FBI and law enforcement agents spent around 36 hours attempting to identify and clear Holmes’ apartment of the most major IED threats before police could enter Saturday. The residents of 1690 Paris Street and the four surrounding apartment complexes were evacuated and transported a few blocks away to Aurora Central High School, which was being manned by the Red Cross. Residents were given less than five minutes notice to collect their belongings and board the city buses taking them to the nearby school.
On the night of the shooting, bass-heavy techno music blared from Apartment 10 at midnight, prompting Holmes’ downstairs neighbor Kaitlyn Fonzi to bang on the door and threaten to call the cops. If she had opened the door, she almost certainly would have been killed by the force of the explosives, and would have set off a chain reaction that would have eventually destroyed the entire building, investigators say. Fonzi decided not to enter, before calling in a noise complaint. “I’m counting my lucky stars,” she told CNN.
Steven Foster, an International Security Expert and former officer with the Aurora Police Department, says he thinks that Holmes’ ultimate plan was to create a diversion and to bring police to his home, thus leaving fewer resources at the theater four miles away, where the alleged gunman was carrying out what seems to be a meticulous plan to kill as many people as possible. Foster believes that Holmes used a stereo timer to set the music to start playing at midnight.

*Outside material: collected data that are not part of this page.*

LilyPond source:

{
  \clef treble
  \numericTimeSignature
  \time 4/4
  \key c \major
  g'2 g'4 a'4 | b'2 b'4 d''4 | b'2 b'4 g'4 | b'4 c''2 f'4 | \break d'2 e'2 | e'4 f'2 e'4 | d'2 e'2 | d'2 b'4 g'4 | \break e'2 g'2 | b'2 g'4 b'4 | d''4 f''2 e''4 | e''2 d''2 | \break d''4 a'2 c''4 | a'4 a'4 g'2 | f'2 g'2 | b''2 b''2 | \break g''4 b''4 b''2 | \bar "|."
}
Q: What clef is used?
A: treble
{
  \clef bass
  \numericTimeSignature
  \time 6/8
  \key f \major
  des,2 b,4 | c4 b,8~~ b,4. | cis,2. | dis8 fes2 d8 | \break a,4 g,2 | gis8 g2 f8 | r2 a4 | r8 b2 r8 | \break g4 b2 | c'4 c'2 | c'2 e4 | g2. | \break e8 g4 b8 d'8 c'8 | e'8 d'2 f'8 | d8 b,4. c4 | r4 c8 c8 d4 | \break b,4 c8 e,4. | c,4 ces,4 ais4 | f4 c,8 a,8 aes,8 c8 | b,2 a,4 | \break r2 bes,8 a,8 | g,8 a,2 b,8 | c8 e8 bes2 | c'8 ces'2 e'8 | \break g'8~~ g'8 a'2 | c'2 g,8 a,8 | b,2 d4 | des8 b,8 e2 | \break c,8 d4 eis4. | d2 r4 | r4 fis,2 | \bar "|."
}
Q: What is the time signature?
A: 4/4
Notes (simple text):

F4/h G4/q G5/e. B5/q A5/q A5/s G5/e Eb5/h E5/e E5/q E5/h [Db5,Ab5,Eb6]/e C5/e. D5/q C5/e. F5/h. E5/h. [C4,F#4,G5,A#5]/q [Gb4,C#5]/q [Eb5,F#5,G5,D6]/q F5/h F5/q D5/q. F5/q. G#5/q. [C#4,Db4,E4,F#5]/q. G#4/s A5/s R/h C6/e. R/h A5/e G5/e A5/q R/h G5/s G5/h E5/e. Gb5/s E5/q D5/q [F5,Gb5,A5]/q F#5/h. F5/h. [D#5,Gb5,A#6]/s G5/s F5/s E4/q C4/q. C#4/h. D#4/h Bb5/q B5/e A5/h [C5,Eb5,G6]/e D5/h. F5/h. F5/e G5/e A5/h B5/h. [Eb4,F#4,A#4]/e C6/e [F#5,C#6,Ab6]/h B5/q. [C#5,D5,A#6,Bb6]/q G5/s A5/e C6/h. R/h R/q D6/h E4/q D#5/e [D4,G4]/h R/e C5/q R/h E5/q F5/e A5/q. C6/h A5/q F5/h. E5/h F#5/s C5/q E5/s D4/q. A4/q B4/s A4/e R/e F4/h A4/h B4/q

“This is a classic military tactic,” says Foster. “You create a diversion, and during the confusion you can have a higher level of impact in wounding people.” Foster adds that it appears to be that Holmes "booby trapped his house so the radio would go off at a certain time,” which would prompt law enforcement to acknowledge the problem and attempt to enter the apartment themselves, which would have led to destruction.
On Saturday, residents of three of the four surrounding buildings were allowed to return home. However, residents of 1690 Paris Street were not. Today police allowed them to pick up personal items, but forbade them from returning until the apartment was deemed safe.